►

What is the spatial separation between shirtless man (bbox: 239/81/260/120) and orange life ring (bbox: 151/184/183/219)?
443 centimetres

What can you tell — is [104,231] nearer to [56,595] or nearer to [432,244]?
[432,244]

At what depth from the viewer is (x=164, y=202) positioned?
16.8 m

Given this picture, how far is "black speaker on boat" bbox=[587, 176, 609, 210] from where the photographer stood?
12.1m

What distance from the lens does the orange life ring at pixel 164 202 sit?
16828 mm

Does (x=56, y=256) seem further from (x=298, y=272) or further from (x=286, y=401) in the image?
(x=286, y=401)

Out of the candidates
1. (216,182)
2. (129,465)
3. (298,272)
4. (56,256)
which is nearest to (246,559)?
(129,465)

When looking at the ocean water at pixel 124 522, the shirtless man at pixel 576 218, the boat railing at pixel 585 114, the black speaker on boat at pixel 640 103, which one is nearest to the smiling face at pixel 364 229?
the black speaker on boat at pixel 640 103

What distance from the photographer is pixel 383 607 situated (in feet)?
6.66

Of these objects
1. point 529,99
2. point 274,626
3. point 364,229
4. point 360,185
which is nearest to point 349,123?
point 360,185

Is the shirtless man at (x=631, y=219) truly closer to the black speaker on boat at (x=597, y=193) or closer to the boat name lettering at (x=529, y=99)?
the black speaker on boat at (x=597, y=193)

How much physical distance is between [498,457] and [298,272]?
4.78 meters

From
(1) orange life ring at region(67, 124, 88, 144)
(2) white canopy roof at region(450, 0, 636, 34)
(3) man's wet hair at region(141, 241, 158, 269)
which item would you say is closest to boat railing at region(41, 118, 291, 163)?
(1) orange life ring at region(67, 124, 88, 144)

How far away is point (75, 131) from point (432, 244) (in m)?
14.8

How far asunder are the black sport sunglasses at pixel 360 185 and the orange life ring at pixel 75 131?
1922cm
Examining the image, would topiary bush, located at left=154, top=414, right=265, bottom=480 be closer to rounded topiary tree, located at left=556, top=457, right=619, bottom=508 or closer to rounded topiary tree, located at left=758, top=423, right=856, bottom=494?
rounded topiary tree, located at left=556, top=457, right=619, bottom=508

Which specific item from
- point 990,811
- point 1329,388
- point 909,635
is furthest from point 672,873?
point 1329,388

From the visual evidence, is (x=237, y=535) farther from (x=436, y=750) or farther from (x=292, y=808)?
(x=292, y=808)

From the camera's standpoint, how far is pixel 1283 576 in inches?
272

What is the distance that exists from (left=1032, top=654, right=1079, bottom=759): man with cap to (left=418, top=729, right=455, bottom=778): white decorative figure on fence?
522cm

◄

## Task to complete
Write out the listing once more, matching it exactly.

## The response
What is the spatial separation between shirtless man (bbox: 239/81/260/120) and orange life ring (bbox: 151/184/183/219)?
443 centimetres

What can you tell — is [104,231] nearer to [56,595] or nearer to [432,244]?
[432,244]

At what depth from the viewer is (x=164, y=202) positioned?
16.8 m

Given this picture, how far is "black speaker on boat" bbox=[587, 176, 609, 210] from where the photographer stood?
12.1m

What distance from the lens does the orange life ring at pixel 164 202 sit?
16828 mm

Does (x=56, y=256) seem further from (x=298, y=272) or further from (x=286, y=401) in the image?
(x=286, y=401)

Out of the candidates
1. (216,182)
2. (129,465)
3. (298,272)
4. (56,256)
which is nearest to (246,559)?
(129,465)

When looking at the ocean water at pixel 124 522, the shirtless man at pixel 576 218, the boat railing at pixel 585 114, the black speaker on boat at pixel 640 103, which one is nearest to the smiling face at pixel 364 229?
the black speaker on boat at pixel 640 103

What distance from the photographer is pixel 383 607 situated (in feet)?
6.66

Of these objects
1. point 529,99
2. point 274,626
3. point 364,229
4. point 360,185
which is nearest to point 349,123?
point 360,185

Is the shirtless man at (x=631, y=219) truly closer to the black speaker on boat at (x=597, y=193) or closer to the boat name lettering at (x=529, y=99)?
the black speaker on boat at (x=597, y=193)

How much physical distance is between [498,457] and [298,272]?
4.78 meters

From
(1) orange life ring at region(67, 124, 88, 144)
(2) white canopy roof at region(450, 0, 636, 34)
(3) man's wet hair at region(141, 241, 158, 269)
which item would you say is closest to boat railing at region(41, 118, 291, 163)?
(1) orange life ring at region(67, 124, 88, 144)

How far away is point (75, 131) from point (432, 244) (in m)?
14.8

How far asunder are the black sport sunglasses at pixel 360 185 and the orange life ring at pixel 75 131?
1922cm
Examining the image, would topiary bush, located at left=154, top=414, right=265, bottom=480 be closer to rounded topiary tree, located at left=556, top=457, right=619, bottom=508 or closer to rounded topiary tree, located at left=758, top=423, right=856, bottom=494?
rounded topiary tree, located at left=556, top=457, right=619, bottom=508

Which specific item from
- point 990,811
- point 1329,388
- point 909,635
is furthest from point 672,873?
point 1329,388

From the visual evidence, is (x=237, y=535) farther from (x=436, y=750) or farther from (x=292, y=808)?
(x=292, y=808)

From the camera's standpoint, how far is pixel 1283 576 in inches?
272

What is the distance that exists from (left=1032, top=654, right=1079, bottom=759): man with cap to (left=418, top=729, right=455, bottom=778): white decorative figure on fence?
522cm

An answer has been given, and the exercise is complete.